Chemists and bioengineers from Rice University and the University of Houston have developed a novel fabrication process to create aligned nanofiber hydrogels that mimic the aligned structure of muscle and nerve tissues. "Our findings demonstrate that our method can produce aligned peptide nanofibers that effectively guide cell growth in a desired direction," said Adam Farsheed, a scientist who led this research effort. "This is a crucial step toward creating functional biological tissues for regenerative medicine applications."

Scientists from the U.S. Department of Energy's Oak Ridge National Laboratory and the University of Central Florida have demonstrated that small changes in the isotopic content of two-dimensional (2D) semiconductor materials can influence their optical and electronic properties. The scientists grew 2D crystals of atomically thin molybdenum disulfide using molybdenum atoms of different masses. They noticed small shifts in the color of light emitted by the crystals after they were stimulated by light. "Unexpectedly, the light from the molybdenum disulfide with the heavier molybdenum atoms was shifted farther to the red end of the spectrum, which is opposite to the shift one would expect for bulk materials," said Kai Xiao, one of the scientists involved in this study.

**DATA EXTRACTS**
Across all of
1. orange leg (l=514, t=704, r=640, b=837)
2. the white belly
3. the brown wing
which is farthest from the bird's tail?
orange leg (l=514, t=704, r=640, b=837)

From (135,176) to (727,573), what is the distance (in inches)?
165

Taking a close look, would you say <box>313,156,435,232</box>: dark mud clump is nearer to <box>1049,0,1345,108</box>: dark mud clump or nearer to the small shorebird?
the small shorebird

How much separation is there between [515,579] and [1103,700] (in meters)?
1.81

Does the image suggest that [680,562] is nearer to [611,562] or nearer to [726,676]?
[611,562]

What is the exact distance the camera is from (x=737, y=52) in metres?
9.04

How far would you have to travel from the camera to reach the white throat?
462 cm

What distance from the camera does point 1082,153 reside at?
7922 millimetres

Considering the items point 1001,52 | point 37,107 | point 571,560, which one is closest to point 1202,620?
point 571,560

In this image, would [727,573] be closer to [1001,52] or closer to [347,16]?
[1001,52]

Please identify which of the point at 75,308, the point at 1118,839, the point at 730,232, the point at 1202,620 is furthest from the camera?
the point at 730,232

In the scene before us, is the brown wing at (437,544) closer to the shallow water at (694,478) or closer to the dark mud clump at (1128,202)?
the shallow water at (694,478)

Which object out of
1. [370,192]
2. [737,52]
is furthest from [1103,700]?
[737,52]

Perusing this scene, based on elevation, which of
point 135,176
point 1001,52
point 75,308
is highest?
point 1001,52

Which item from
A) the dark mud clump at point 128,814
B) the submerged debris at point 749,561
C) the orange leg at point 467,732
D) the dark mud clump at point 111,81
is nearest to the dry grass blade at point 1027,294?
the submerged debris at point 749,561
==
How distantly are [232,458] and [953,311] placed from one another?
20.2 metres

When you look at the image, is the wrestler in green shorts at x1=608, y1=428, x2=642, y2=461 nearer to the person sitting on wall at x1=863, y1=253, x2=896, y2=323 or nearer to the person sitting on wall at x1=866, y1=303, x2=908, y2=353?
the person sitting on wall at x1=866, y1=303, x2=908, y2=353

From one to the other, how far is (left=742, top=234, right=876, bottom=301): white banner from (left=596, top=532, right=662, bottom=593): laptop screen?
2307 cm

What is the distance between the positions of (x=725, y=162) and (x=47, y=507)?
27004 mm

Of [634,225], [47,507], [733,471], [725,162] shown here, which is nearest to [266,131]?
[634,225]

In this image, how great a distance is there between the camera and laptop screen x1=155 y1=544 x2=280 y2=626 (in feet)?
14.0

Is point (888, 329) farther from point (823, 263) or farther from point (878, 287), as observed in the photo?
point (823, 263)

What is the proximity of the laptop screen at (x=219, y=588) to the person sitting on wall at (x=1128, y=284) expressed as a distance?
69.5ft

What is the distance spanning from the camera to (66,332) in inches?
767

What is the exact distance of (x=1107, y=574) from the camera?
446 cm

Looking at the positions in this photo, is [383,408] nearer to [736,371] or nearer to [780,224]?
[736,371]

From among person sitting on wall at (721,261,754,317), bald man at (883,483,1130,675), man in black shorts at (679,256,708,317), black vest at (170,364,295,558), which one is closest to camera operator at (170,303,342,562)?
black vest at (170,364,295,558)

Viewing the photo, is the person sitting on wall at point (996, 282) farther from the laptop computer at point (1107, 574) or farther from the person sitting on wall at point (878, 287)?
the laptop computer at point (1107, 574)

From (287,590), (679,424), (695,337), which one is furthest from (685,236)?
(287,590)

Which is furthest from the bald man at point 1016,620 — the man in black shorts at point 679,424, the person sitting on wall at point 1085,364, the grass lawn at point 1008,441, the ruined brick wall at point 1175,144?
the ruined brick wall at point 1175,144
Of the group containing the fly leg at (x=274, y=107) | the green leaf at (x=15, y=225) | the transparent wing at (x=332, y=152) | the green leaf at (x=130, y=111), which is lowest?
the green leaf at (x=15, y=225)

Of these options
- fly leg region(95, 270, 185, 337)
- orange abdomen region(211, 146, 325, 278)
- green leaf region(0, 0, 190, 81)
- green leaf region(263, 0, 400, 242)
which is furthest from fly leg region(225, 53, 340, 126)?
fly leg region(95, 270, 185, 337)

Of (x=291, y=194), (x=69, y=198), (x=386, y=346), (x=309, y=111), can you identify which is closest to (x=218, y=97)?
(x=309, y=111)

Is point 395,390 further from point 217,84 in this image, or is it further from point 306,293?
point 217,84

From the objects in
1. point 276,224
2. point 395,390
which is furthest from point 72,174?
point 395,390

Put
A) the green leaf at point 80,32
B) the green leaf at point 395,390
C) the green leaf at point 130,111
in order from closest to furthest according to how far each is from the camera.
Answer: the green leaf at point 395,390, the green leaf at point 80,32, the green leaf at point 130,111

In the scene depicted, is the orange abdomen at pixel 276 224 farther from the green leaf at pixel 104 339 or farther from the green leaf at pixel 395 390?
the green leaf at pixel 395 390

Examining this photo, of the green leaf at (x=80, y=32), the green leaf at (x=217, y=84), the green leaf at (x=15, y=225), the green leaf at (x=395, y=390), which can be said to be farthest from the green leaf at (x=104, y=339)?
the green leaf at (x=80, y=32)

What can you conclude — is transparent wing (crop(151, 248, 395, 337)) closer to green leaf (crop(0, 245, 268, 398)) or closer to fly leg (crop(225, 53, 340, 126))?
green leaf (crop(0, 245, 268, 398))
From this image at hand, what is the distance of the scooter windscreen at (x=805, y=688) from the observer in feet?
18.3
==
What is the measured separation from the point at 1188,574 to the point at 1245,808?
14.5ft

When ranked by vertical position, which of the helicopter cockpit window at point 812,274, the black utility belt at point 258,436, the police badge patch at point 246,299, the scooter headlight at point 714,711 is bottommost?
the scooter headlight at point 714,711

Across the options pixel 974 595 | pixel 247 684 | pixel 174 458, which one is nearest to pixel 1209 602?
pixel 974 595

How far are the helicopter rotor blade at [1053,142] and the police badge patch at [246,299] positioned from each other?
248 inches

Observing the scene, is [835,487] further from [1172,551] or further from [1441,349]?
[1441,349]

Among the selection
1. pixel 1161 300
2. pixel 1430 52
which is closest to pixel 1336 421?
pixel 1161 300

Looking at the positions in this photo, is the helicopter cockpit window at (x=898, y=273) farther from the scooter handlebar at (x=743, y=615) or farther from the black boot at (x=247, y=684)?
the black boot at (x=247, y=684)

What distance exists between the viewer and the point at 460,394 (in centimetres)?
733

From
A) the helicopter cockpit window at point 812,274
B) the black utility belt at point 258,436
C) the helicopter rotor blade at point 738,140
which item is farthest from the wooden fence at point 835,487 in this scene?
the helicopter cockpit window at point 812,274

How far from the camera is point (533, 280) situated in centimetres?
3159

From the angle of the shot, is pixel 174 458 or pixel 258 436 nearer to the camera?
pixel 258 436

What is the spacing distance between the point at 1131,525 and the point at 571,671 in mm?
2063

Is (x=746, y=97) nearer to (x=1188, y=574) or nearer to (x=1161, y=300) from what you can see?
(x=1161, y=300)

**PROBLEMS TO WORK ON**
**1)** Duplicate the portion of the science news excerpt between "Scientists from the" and "in this study.", inclusive.
**2)** In the science news excerpt, what did the Oak Ridge and Central Florida scientists grow as two-dimensional crystals?

**SOLUTIONS BELOW**
**1)**
Scientists from the U.S. Department of Energy's Oak Ridge National Laboratory and the University of Central Florida have demonstrated that small changes in the isotopic content of two-dimensional (2D) semiconductor materials can influence their optical and electronic properties. The scientists grew 2D crystals of atomically thin molybdenum disulfide using molybdenum atoms of different masses. They noticed small shifts in the color of light emitted by the crystals after they were stimulated by light. "Unexpectedly, the light from the molybdenum disulfide with the heavier molybdenum atoms was shifted farther to the red end of the spectrum, which is opposite to the shift one would expect for bulk materials," said Kai Xiao, one of the scientists involved in this study.

**2)** Atomically thin molybdenum disulfide, made with molybdenum atoms of different masses.